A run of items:
────────────────
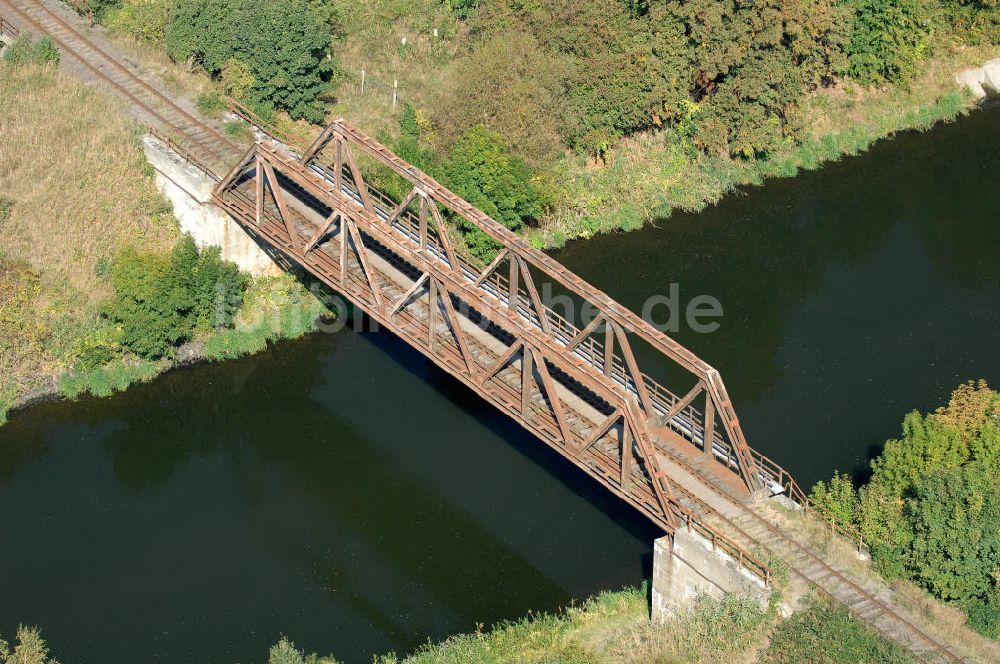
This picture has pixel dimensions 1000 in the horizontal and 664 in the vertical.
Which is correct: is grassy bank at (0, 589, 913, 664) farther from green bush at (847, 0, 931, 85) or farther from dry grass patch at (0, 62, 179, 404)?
green bush at (847, 0, 931, 85)

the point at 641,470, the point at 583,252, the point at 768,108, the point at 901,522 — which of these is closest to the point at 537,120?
the point at 583,252

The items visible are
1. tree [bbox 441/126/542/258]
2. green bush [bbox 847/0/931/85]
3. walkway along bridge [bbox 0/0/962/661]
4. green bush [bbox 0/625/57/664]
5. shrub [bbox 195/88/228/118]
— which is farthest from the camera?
green bush [bbox 847/0/931/85]

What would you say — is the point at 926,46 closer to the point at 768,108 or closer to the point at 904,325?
the point at 768,108

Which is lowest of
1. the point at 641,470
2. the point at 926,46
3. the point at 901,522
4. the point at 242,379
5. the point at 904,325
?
the point at 242,379

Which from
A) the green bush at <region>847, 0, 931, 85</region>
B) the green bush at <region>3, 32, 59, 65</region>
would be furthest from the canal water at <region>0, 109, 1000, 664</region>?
the green bush at <region>3, 32, 59, 65</region>

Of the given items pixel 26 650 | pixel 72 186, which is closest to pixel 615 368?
pixel 26 650

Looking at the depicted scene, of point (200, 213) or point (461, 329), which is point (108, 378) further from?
point (461, 329)

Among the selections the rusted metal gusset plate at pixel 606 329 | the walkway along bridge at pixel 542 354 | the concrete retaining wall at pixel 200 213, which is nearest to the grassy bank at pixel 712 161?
the walkway along bridge at pixel 542 354
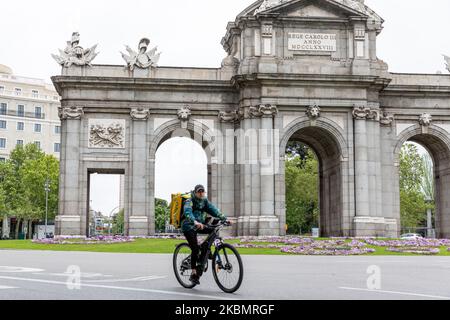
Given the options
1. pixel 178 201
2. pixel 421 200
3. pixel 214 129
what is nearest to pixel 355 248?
pixel 214 129

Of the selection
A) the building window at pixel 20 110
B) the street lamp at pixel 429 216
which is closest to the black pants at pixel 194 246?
the street lamp at pixel 429 216

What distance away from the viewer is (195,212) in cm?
1523

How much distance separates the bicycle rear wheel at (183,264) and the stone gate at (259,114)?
31.3 metres

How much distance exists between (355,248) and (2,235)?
236 ft

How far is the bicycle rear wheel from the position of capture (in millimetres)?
15094

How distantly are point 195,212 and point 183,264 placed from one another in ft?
3.95

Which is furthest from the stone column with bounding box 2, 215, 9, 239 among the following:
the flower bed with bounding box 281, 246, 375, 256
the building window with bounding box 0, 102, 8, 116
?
the flower bed with bounding box 281, 246, 375, 256

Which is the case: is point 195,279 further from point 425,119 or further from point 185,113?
point 425,119

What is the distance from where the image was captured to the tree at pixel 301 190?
81688mm

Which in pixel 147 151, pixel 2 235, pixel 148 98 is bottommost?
pixel 2 235

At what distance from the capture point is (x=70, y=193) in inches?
1923

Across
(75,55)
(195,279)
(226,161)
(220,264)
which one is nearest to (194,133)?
(226,161)

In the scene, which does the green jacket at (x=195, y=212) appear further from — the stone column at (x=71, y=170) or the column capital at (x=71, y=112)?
the column capital at (x=71, y=112)
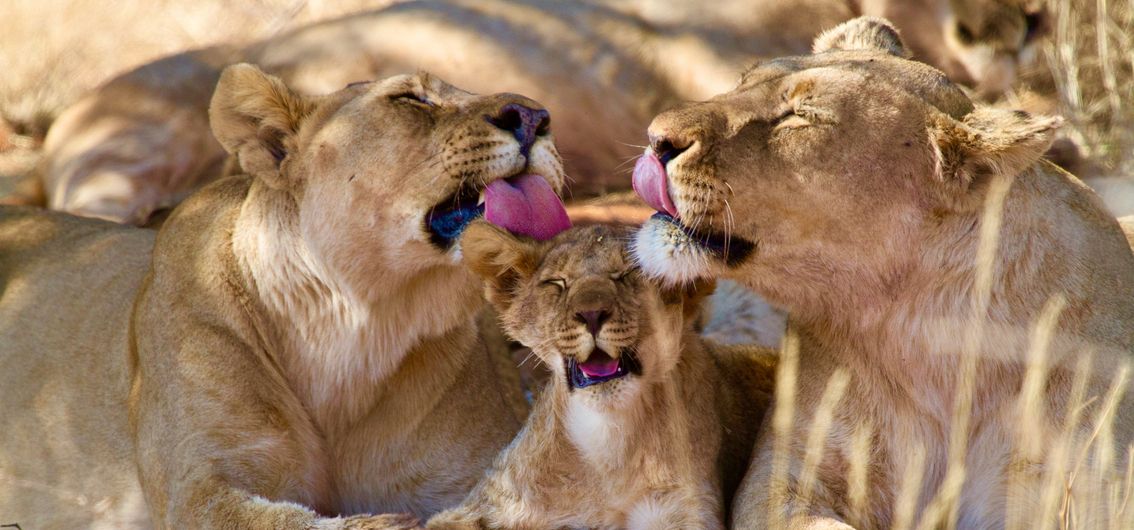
────────────────
Work required.
Which lines in the items above contain the word "capital"? Pick out each one and copy it in full.

Final result.
In the scene, which does the green jacket at (x=195, y=212) appear further from — the stone column at (x=71, y=170) or the column capital at (x=71, y=112)?
the column capital at (x=71, y=112)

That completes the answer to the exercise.